■ **What is required**:
Reproduce the line with "AKx Fauna |" and everything after it in the listing below, exactly, both ends included. No pictures.

#####

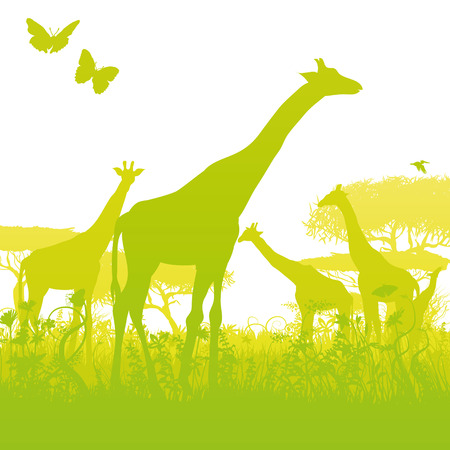 Giraffes in a forest in africa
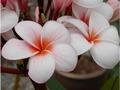 【3月上旬より発送】プルメリアのベアルート発根苗 'Cherry Pink' 栽培セット(希少種・スリット鉢・プルメリア専用培養土つき・Premium品種)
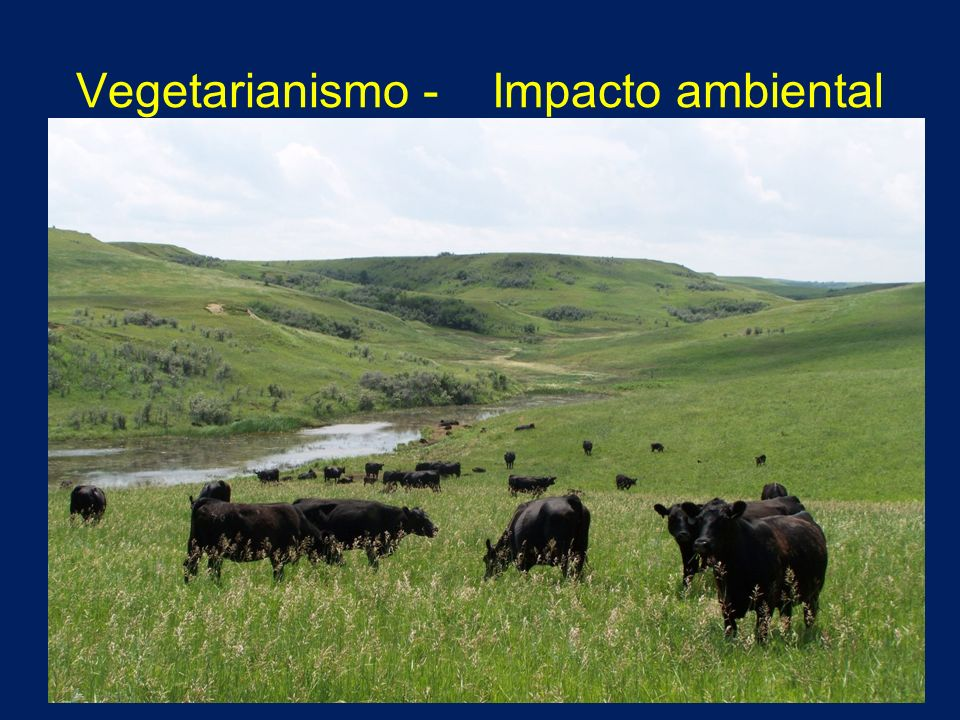 Vegetarianismo - Impacto ambiental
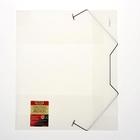 Папка на резинке А4 Proff. Next полупрозрачная корешок 40мм, пластик 0,7мм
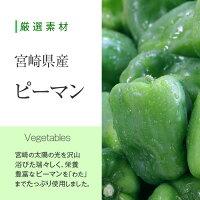 厳選素材宮崎県産ピーマンVegetables宮崎の太陽の光を沢山浴びた瑞々しく、栄養豊富なピーマンを「わた」までたっぷり使用しました。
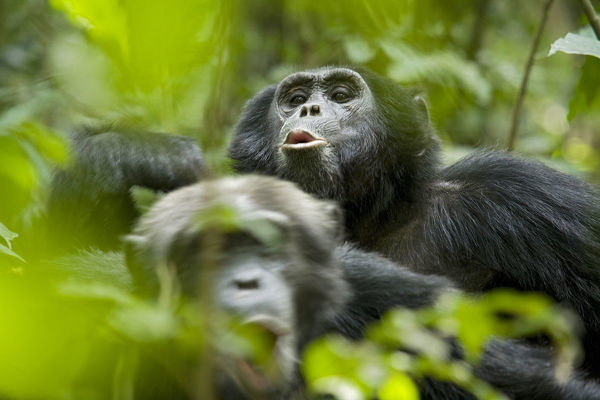 Africa, Uganda, Kibale National Park, Ngogo Chimpanzee Project. Male chimpanzees pant-hoot in response to distant calls from other chimps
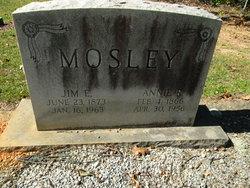 Anna J <i>Rhodes</i> Mosley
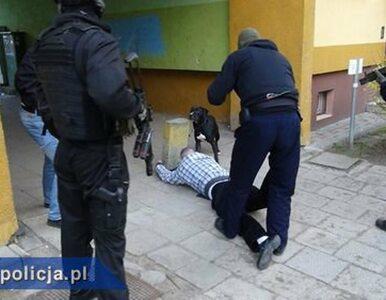 Wysadzali bankomaty. Pomogły wystrzały niemieckich policjantów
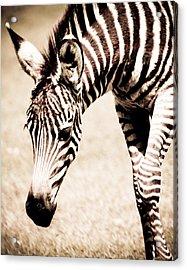 Zebra Foal Sepia Tones Acrylic Print by Maggy Marsh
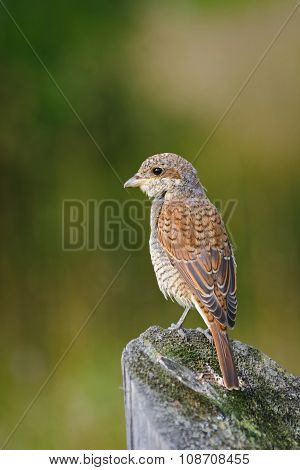 Portrait Of An Young Red-backed Shrike In Morning Light, Russia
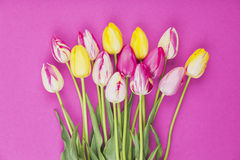 Coloful tulips against pink background Stock Photos
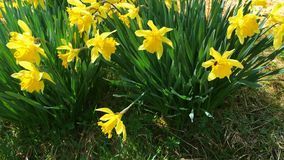Bunch of yellow daffodil flowers or narcissus, in green grass during spring. Blowing in the wind. Video 4k. Close-up stock video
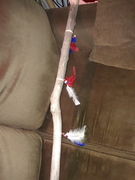patriotic walking stick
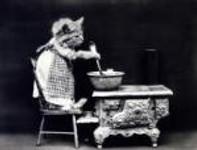 cat-dressed-vintage-photo-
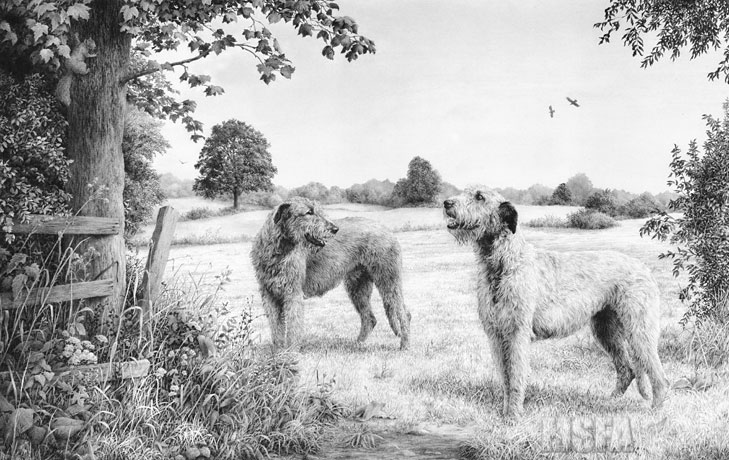 Spinney Lane End - Irish Wolfhound drawing by © Mike Sibley.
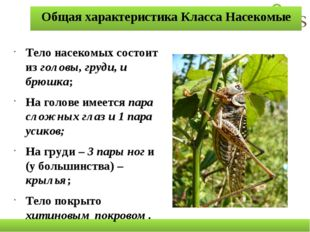 Общая характеристика Класса Насекомые Тело насекомых состоит из головы, груди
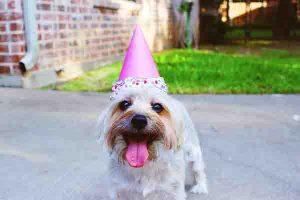 cachorro fazendo aniversário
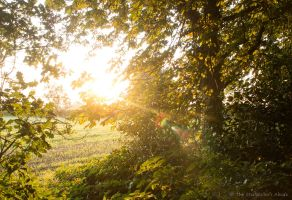 Dawn Light Through Trees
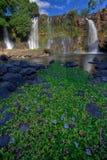 cascade à écriture ligne par ligne de chute de la lily photos libres de droits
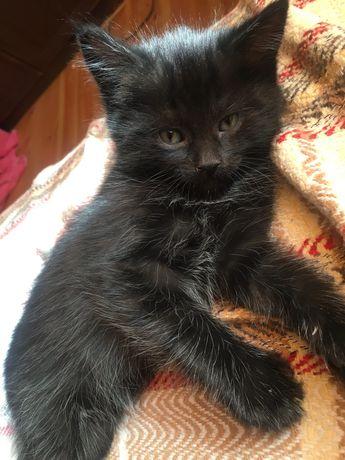 Отдам черного котенка в хорошие руки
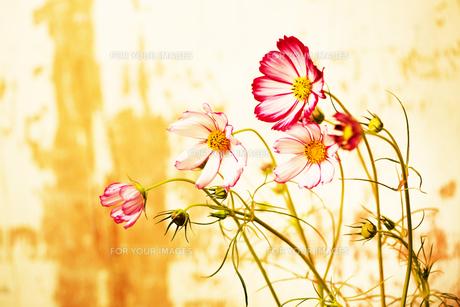 flowerの写真素材 [FYI00181682]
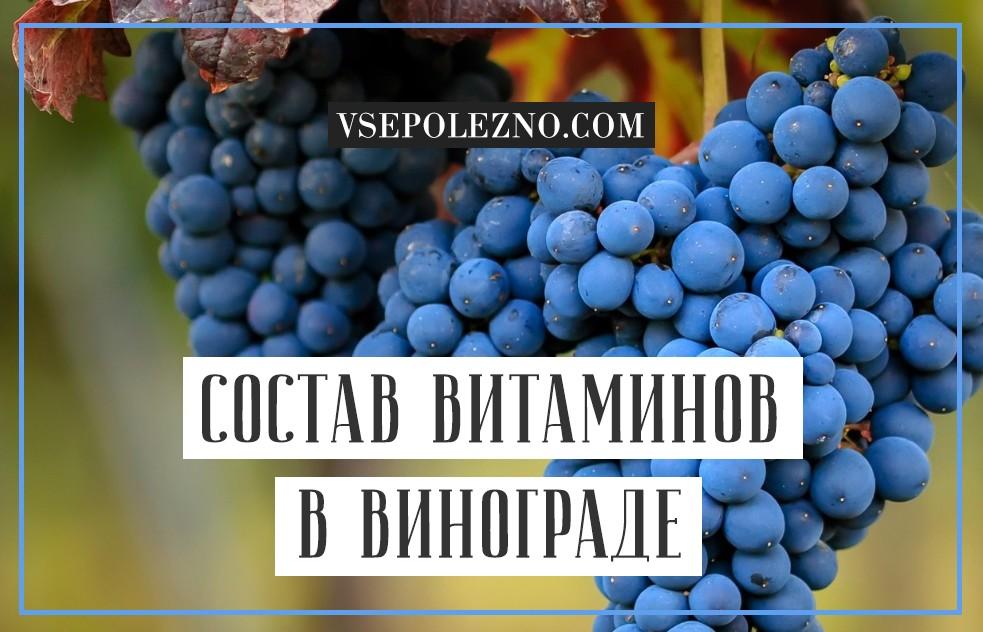 Химический состав элементов виноградной грозди
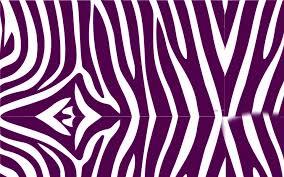 zebra print wallpaper hd wallpaper wiki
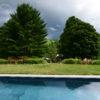Richmond pool enviro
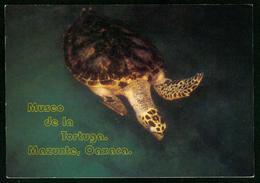 AKx Fauna | Schildkröte Im Turtle Museum In Mazunte Oaxaca Mexiko - Turtles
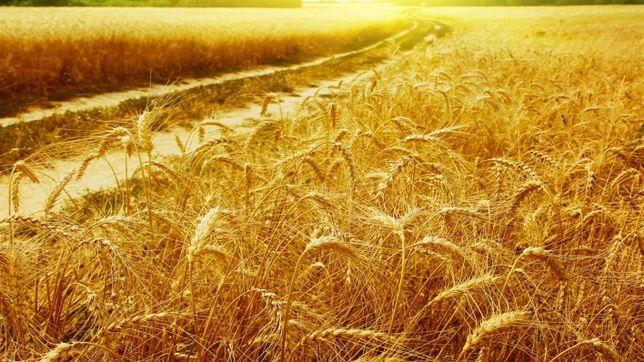 Продаётся сельхоз земля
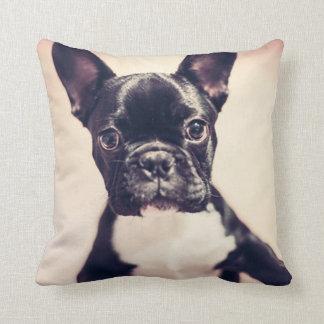 /Dog Cushions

#####

■ **Response area**:
 AKx Fauna | Schildkröte Im Turtle Museum In Mazunte Oaxaca Mexiko - Turtles
 Продаётся сельхоз земля
 /Dog Cushions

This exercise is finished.